Late Gothic and Nothern European Renaissance
In the 15th century, radical artistic changes took place in Northern Europe. Applying the term "Renaissance" to Northern Europe, however, remains controversial, and why the neutral term "Late Gothic" is more frequently used. The Late Gothic style was characterised by a new naturalism, which spread rapidly from the work of the early Netherlandish pioneers to the rest of Northern Europe. In Basel, Konrad Witz (c. 1400-46) became a leading figure of the movement, and in Cologne, Stefan Lochner (c. 1400/10-51), adopted and developed the lyricism of the Soft Style.
The unidentified Master of the Darmstadt Passion, (active 1435-50/60) and the Master of Marienlebens (active 1460-90), put the specifications of the Flemish "Ars Nova" into practise. The early Ulm School and their partially powerful naturalism can be attributed to the painter Lucas Moser (c. 1390-after 1434), and the doubly-talented Hans Multscher (c. 1400-67). .
The North European Renaissance was particularly successful in France, mediated through the Dutch book illustrators and the sculptor Claus Sluter (c. 1350-1405) who brought it to early fruition within the context of International Gothic. Jean Foquet's (1420-c. 78/81) work represents a highpoint of the North European Renaissance.
In Italy, artists and collectors were clearly inspired by the North European Renaissance, as demonstrated in the reception of Hugo van der Goes' (c. 1435/40-82) "Portinari Altar" (c. 1475). His work also represented a trend, already demonstrated in the work of Rogier van der Weyden (1399/1400-64), for expressive, dynamic, and ornamental formal language.

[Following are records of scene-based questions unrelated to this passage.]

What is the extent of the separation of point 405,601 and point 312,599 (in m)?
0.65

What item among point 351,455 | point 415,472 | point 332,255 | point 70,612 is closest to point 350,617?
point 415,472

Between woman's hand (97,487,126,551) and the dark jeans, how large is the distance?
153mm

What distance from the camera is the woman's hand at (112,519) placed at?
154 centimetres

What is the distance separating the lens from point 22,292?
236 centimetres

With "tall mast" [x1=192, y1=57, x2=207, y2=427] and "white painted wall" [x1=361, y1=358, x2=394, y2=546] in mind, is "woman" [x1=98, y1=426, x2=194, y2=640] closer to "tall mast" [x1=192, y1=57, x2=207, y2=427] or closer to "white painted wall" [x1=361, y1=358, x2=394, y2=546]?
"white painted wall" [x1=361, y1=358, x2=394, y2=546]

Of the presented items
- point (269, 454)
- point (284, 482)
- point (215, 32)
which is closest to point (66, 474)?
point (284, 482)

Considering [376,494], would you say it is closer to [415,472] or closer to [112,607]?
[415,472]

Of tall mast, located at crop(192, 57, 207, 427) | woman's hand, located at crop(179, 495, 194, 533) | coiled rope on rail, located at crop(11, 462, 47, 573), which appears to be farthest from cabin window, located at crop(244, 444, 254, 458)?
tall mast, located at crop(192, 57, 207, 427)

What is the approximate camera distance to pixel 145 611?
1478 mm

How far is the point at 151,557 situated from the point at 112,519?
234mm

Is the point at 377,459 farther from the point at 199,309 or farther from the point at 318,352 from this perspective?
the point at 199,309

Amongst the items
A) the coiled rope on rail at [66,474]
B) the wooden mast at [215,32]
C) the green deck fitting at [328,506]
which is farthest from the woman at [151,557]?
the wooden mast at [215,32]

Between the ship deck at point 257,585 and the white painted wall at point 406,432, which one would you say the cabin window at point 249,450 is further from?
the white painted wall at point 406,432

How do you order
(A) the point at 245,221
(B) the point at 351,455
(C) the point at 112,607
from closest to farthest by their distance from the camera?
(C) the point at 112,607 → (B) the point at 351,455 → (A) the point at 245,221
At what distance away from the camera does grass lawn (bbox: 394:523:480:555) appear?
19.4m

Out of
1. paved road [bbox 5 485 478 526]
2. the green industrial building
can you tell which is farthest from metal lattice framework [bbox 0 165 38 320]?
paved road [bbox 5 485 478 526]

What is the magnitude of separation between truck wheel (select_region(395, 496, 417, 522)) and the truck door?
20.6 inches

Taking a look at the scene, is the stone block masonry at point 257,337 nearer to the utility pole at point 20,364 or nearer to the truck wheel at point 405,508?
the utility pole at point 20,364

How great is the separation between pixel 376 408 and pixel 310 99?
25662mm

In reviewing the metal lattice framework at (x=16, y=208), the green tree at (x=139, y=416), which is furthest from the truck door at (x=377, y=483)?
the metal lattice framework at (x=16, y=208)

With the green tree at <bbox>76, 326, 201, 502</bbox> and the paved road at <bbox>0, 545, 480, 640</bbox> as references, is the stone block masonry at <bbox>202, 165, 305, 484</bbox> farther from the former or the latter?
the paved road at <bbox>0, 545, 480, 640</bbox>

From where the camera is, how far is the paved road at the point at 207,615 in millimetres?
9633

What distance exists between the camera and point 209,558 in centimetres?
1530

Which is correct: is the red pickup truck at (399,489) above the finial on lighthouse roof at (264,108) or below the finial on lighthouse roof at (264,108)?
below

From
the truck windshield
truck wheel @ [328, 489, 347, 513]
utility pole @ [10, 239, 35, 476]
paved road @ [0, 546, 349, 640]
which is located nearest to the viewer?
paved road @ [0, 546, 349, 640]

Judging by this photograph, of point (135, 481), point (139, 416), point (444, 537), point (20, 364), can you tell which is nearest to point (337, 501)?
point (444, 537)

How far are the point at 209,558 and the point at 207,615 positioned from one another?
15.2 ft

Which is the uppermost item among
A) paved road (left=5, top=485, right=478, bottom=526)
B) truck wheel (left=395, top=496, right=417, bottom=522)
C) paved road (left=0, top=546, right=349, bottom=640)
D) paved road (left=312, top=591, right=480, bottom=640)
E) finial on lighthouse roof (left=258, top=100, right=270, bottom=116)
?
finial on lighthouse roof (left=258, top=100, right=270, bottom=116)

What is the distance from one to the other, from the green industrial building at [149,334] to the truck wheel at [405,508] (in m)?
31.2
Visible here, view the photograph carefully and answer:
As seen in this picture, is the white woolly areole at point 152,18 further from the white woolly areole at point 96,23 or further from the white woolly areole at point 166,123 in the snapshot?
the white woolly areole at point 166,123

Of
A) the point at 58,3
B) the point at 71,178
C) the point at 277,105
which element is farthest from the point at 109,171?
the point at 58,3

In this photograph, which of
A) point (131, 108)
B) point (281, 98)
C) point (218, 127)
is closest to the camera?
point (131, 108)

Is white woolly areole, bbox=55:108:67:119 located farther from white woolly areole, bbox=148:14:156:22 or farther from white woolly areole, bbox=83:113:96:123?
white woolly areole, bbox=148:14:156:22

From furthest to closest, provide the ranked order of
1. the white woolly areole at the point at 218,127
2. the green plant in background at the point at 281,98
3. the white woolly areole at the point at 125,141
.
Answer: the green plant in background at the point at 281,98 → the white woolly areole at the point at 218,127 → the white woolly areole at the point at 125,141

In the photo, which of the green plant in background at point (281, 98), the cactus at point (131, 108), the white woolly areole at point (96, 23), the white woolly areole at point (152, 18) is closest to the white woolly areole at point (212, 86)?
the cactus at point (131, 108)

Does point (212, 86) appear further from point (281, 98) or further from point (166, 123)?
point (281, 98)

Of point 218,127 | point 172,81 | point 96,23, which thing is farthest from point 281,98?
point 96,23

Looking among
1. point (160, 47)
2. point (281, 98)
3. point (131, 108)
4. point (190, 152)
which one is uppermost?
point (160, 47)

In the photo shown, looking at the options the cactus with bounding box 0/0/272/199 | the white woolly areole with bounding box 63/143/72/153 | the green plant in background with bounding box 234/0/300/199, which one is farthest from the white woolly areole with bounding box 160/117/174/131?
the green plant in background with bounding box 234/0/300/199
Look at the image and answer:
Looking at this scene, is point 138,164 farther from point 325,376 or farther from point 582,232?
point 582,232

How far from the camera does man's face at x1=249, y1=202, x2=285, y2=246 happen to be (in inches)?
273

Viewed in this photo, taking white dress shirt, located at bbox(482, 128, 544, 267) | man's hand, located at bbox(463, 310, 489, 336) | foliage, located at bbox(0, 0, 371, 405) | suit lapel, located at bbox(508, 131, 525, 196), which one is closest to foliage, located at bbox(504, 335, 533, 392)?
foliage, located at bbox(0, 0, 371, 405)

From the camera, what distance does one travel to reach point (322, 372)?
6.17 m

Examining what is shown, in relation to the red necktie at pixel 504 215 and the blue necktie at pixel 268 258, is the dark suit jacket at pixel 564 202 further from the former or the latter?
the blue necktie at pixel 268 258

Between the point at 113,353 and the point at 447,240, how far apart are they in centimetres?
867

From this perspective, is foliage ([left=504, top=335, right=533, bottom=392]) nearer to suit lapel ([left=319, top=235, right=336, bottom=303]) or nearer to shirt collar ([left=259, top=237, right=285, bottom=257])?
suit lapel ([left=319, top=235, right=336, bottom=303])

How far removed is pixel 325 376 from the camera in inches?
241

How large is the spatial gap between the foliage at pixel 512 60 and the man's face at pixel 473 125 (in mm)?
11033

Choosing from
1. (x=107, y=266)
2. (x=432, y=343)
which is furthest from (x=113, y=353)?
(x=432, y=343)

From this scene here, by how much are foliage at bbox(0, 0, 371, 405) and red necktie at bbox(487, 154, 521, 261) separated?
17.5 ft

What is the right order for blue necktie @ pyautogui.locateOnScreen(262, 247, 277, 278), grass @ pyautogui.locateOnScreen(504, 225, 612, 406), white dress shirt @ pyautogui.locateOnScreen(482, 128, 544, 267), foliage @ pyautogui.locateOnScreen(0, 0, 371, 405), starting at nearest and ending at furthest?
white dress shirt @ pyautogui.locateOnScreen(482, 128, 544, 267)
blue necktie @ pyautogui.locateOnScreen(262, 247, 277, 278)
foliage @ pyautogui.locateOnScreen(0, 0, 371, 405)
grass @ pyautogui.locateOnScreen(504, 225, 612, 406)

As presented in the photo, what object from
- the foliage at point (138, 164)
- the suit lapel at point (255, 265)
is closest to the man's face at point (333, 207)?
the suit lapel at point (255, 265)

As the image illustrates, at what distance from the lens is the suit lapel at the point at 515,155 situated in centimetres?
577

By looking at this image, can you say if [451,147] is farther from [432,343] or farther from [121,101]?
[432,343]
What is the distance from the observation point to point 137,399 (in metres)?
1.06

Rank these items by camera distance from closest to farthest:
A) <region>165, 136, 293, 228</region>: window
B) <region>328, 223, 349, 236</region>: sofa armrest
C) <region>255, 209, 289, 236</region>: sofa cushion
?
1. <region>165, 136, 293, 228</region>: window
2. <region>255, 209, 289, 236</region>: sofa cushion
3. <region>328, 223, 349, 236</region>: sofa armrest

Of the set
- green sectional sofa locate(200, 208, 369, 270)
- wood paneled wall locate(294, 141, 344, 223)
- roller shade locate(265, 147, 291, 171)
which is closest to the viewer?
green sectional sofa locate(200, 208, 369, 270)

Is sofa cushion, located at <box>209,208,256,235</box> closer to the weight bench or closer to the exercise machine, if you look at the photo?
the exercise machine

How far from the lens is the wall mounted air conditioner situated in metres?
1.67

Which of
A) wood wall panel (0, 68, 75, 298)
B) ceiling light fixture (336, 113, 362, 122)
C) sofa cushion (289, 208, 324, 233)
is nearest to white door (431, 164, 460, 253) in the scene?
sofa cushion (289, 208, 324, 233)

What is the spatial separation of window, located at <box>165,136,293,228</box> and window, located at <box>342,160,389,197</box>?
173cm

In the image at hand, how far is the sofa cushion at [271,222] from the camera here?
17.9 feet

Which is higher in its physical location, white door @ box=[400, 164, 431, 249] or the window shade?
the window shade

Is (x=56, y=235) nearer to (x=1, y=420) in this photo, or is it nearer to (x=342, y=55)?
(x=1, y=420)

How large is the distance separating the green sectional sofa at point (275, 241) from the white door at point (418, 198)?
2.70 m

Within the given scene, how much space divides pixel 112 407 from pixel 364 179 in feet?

This trend also architecture - in increasingly playful and expressive tracery. The work of Van der Goes’ and the Dutch sculptor Nikolaus Gerhaert van Leyden (c. 1420-c. 73), contained this kind of dynamic, as well as the art of Master E. S (c.1420-68) and Erasmus Grasser Grasser (c. 1450-1518) and the oeuvre of Veit Stoss (c. 1447-1533) or Michael Pacher (c. 1435-98).
At the turn of the century, the classical ideal also reached the North European Renaissance. The main exponents of this development included the France, Jean Perreal (c. 1460-1530) and the book illustrator Jean Colombe (1467-1529), in Spain, Pedro Berruguete (c. 1450-1504), in the Netherlands Quentin Massys (c. 1466-1530) and Jan Gossaert (Mabuse, c. 1478-1532), and in Germany both Hans Holbeins (the Older c. 1465-c. 1524; the Younger c.1498-c.1543). All artists were, however, eclipsed by one person, whose name became synonymous with the Northern European Renaissance: Albrecht Dürer.